— Quoted passage —
+++
Monday, March 12, 2012

Keystone Pipeline is the least of it

"Why didn’t they look around, realize what they were doing, and stop before it was too late? What were they thinking when they cut down the last palm tree? "
— Jared Diamond, EASTER’S END

Lost in the discussion of the Keystone Pipeline eventually traversing the Ogallala Aquifer is the environmental cost to Canada of mining bitumen (not oil, sensu stricto) out of oil sands. Nice article in the NY Times discussing that question, reviewing a PNAS article.

There is, after all, no free lunch. A comment made to the Times by one of the study authors (Rebecca Rooney) hits the nail on the head when she says "...the most important point is that decisions about whether to approve new mines need to be made with all the facts about the environmental, social, and economic costs on the table..."
+++
— Supplied material —
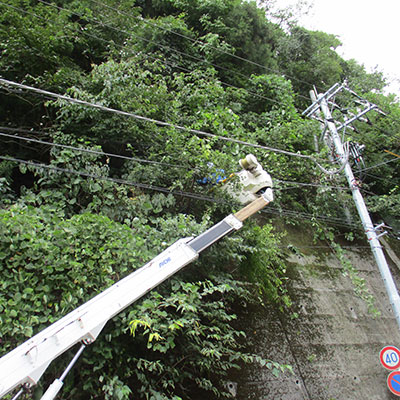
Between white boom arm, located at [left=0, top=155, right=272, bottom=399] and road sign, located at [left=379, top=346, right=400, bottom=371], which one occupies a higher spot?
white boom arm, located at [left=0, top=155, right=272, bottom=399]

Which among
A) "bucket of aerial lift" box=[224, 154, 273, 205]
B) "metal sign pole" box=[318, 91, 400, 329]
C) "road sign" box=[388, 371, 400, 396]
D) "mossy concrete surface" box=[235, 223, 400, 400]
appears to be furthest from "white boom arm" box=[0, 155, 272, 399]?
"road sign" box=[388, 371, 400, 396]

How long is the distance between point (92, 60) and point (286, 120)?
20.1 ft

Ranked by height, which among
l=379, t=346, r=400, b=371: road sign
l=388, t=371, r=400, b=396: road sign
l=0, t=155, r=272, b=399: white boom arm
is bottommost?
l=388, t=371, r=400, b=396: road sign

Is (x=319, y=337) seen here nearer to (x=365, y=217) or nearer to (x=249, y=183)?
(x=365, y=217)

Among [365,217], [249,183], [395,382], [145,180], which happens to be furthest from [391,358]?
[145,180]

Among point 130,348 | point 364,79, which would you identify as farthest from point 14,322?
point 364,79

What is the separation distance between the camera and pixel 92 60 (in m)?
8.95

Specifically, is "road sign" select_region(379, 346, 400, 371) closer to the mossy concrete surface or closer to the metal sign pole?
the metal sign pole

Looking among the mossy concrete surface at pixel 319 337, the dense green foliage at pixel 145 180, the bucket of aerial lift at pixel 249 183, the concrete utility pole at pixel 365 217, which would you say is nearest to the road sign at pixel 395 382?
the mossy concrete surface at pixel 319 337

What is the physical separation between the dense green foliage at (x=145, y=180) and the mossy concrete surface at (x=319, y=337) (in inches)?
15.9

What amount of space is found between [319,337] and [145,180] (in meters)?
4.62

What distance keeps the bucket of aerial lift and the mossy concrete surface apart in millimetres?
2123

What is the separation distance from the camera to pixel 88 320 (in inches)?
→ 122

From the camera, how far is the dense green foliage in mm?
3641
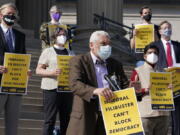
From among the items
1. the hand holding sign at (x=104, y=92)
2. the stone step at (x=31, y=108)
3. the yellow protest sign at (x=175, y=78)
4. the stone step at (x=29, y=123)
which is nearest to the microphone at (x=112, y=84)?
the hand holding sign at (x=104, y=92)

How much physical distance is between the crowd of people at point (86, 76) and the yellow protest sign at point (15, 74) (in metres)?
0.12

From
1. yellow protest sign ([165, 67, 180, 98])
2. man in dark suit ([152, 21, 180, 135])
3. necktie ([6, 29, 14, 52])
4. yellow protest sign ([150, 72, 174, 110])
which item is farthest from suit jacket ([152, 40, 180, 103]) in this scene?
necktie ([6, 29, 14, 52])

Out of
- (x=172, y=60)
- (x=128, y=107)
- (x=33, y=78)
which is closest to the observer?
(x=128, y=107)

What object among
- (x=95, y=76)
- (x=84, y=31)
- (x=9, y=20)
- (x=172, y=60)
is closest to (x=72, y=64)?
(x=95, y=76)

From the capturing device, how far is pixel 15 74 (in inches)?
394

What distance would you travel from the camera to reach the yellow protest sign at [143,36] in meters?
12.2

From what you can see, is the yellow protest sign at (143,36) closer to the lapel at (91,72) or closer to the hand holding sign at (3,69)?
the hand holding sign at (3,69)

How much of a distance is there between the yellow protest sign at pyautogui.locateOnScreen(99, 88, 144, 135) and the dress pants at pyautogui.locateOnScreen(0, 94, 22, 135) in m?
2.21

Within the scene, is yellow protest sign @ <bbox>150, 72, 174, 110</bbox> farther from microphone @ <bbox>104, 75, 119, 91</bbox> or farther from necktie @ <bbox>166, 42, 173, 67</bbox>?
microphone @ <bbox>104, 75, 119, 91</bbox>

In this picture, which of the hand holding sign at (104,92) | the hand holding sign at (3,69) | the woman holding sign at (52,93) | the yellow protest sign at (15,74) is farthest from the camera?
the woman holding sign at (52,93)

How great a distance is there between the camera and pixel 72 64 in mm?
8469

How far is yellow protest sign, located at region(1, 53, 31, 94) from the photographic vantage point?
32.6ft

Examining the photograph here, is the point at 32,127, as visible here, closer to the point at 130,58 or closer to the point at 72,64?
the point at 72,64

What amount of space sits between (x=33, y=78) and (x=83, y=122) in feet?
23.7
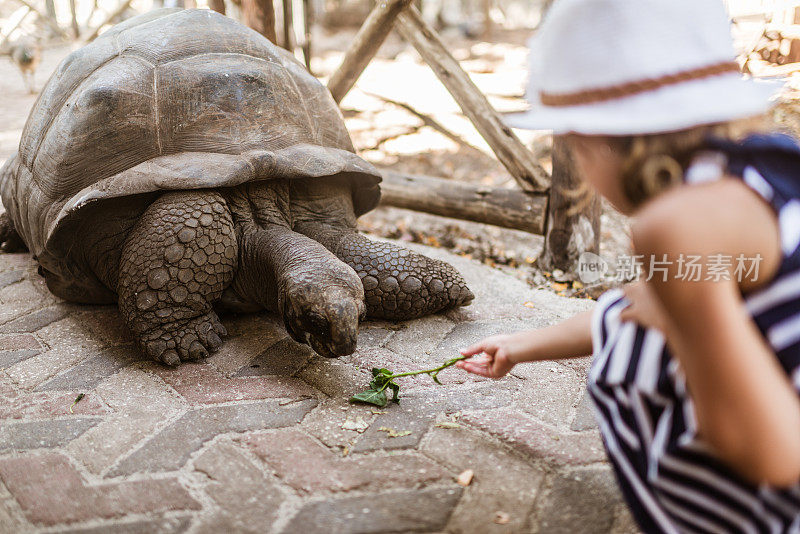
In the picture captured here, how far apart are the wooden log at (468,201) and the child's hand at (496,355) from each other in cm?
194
+++
— Set problem 1 —
Check each statement below against the Keystone Pipeline post and answer yes or no, quoting the words from the post that decide it.
(a) The post says what is mined out of oil sands is bitumen, not oil in the strict sense.
(b) The New York Times article reviewed a study published in Nature.
(c) Rebecca Rooney is one of the study authors.
— Set problem 2 —
Carry on the blog post about the Keystone Pipeline, picking up after its last sentence.

— Reply 1 —
(a) Yes: "mining bitumen (not oil, sensu stricto) out of oil sands"
(b) No: "reviewing a PNAS article"
(c) Yes: "one of the study authors (Rebecca Rooney)"

— Reply 2 —
No kidding, Dr. Rooney. We will undoubtedly make some additional mess in our continued use of fossil fuels, especially since we will need to extract more and more unconventional resource. No omelet is made without breaking a few eggs. What is needed is a bit of intellectual honesty among us all regarding costs, benefits, winners, losers, and overall effects.  The alternative is that at some point, we will shit our nest called Planet Earth to the point of no return. At least for us.

Not to mention that these resources are only mined as the cost of end product justifies them. The Keystone Pipeline, therefore, is not a ticket to cheap gas. Just a ticket to continued decline.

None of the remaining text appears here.